── Provided text

HANOVERTON, Ohio – Pete Conkle likes working with farm owner Peter Mowad.
As program coordinator for the Columbiana Soil and Water Conservation District, Conkle spends a lot of time on farms suggesting conservation upgrades or ways to improve existing practices.
When he visits Mowad’s Foggy Hollow Farm north of Wellsville, Conkle gets to see the fruits of those conversations.
“It’s never a matter of if we’re going to do a conservation practice,” Conkle said of his work with Mowad, “but how soon.”
At the local SWCD’s annual meeting Nov. 1, Mowad received the Cooperator of the Year award for that conservation ethic.
About the farm. Foggy Hollow Farm is a 160-acre registered Shorthorn cattle operation Mowad started in the late 1990s. Along with partner Bobbi LeMasters and farm manager Jake Whitehead, Mowad developed a rotational grazing system for the beef herd that now numbers more than 250 head.
Mowad has worked with the district to secure EQIP funding through the USDA to fence cattle out of some of the stream channels and also used EQIP funding to install a heavy use pad.

────
── Data section

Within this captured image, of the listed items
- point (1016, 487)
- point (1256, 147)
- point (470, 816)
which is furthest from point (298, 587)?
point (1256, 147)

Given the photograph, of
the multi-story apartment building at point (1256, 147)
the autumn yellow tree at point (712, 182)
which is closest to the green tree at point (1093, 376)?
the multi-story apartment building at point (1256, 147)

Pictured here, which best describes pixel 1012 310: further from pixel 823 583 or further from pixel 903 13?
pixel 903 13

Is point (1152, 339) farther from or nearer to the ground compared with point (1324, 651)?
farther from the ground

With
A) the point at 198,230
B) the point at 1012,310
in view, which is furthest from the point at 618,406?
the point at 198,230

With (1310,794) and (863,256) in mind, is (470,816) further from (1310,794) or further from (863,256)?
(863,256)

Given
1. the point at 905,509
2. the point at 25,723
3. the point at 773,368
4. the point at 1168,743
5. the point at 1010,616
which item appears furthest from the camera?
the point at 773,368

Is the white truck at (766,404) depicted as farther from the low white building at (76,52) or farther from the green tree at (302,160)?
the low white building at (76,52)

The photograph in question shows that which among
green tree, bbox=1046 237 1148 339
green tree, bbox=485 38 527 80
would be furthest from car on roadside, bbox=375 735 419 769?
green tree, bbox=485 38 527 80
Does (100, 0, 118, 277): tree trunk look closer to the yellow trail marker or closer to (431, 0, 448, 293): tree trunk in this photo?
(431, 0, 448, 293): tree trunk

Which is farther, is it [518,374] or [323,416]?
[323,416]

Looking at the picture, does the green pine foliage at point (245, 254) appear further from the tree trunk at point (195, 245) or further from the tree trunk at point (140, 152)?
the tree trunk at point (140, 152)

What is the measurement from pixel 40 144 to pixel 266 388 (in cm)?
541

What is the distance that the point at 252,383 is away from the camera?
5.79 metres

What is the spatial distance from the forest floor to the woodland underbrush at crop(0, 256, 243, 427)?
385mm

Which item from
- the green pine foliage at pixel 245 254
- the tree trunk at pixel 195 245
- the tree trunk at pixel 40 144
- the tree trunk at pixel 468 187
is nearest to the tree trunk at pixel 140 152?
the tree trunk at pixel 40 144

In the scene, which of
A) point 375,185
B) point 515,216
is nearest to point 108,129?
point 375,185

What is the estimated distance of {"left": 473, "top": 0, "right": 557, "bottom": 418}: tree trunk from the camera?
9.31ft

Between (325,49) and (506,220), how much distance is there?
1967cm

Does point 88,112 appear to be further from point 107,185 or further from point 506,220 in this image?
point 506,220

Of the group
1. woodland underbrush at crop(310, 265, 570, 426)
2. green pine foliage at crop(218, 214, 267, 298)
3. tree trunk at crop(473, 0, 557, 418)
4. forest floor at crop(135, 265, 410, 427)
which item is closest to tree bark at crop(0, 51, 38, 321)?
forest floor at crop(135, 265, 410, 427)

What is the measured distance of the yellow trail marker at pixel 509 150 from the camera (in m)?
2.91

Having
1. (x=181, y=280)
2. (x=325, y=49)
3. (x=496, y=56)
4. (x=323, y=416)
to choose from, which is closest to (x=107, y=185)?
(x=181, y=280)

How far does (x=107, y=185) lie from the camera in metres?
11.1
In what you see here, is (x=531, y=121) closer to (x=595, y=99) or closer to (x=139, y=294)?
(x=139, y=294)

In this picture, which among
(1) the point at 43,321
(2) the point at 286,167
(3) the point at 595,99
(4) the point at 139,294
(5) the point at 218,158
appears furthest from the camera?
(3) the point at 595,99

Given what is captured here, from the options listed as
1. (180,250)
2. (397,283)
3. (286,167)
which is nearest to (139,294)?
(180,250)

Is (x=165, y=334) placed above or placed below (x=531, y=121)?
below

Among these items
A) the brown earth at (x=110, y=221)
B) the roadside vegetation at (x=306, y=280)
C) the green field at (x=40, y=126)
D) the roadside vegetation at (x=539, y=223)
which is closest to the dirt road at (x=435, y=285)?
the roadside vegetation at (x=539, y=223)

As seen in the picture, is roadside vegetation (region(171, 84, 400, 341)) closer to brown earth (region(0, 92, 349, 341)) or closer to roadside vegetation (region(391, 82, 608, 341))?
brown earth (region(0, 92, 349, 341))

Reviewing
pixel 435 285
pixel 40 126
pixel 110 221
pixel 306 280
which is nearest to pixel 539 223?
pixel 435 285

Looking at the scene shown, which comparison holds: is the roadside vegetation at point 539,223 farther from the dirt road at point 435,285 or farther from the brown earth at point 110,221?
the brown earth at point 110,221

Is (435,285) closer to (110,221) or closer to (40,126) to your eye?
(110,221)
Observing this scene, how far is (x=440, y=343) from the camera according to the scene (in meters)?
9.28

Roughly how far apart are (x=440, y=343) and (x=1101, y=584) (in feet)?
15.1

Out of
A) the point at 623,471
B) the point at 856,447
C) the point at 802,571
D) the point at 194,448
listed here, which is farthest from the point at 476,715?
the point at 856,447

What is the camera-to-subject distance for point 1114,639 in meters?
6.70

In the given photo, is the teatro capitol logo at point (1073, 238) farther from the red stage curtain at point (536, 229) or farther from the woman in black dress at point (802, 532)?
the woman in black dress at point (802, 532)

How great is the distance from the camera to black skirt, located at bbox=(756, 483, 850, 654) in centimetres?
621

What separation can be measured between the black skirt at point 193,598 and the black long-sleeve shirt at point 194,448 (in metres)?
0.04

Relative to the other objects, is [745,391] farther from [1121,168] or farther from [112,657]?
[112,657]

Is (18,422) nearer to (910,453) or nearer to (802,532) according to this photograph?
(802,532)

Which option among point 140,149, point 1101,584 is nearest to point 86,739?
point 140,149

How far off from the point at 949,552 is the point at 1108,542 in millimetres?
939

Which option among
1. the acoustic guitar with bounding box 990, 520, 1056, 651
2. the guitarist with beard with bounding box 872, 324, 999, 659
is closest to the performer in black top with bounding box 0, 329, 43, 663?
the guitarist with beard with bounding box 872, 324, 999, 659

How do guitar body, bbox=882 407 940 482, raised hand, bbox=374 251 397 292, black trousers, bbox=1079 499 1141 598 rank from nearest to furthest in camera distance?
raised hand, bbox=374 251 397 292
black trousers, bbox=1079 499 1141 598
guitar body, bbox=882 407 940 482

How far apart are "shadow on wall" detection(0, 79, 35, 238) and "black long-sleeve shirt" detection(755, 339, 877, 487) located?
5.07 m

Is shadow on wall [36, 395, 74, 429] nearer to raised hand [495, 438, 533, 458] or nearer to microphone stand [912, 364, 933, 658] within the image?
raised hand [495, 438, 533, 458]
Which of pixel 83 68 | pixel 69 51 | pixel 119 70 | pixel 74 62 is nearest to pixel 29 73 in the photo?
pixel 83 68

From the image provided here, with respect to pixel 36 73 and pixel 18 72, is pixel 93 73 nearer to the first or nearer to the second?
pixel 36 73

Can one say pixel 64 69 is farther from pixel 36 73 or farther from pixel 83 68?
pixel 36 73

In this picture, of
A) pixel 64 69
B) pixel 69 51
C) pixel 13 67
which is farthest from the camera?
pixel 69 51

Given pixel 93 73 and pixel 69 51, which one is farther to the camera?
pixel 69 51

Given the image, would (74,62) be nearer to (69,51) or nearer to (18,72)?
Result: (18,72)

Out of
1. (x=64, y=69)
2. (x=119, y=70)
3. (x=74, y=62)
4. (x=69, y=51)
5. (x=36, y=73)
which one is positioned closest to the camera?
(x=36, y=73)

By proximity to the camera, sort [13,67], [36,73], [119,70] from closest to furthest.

────

→ What to work on:
A. Summarize the article about Foggy Hollow Farm's conservation award in two sentences.
B. Write the next part of the article about Foggy Hollow Farm's conservation award, starting after its final sentence.
The lines placed after the Foggy Hollow Farm article are separate material, unrelated to it.

→ Answers:
A. Peter Mowad, owner of Foggy Hollow Farm north of Wellsville, received the Cooperator of the Year award at the Columbiana Soil and Water Conservation District's annual meeting Nov. 1 for his conservation ethic. His 160-acre registered Shorthorn cattle operation uses a rotational grazing system, and he has used USDA EQIP funding to fence cattle out of some stream channels and to install a heavy use pad.

B.
The farm has also installed spring developments to provide water in the various pasture paddocks, built access roads, and worked to protect stream corridors and drainage patterns.
“They’ve gone above and beyond,” Conkle said of the farm’s efforts.
Around the county. The district also worked with other farms and landowners across the county, and Conkle highlighted some of the accomplishments from the past year during the annual meeting.
Overseeing the design and installation of grassed waterways is one of the district’s strengths, and in fiscal year 2007, the district helped with nearly 10,000 feet, or 7 acres, of waterways.
The district also worked closely landowners to develop and approve 12 EQIP applications that received $118,600 in cost-share funds, and five forestry EQIP applications, which were approved for $22,200 in cost-share funds.
Conkle said the county is also starting a stream pollution mitigation program in tandem with the Jefferson SWCD and the Crossroads Resource Conservation and Development program in the Yellow Creek and Little Beaver Creek watersheds.
Cost-share funds are available for producers to create setbacks from waterways, install fencing to keep animals out of streams, or to provide alternate water sources.
Wildlife programs. Matt Brown joined the district staff in March as its wildlife/forestry specialist and has been working on nuisance calls and animal damage investigations.
Brown’s position, which is partially funded by the Division of Wildlife, is also responsible for forestry inspections under Current Agricultural Use Valuation, and works to develop forestry management plans.
Brown has developed educational programs, as has Conkle, and conducted a coyote seminar that drew approximately 50 attendees and hosted a pond clinic for 80 participants.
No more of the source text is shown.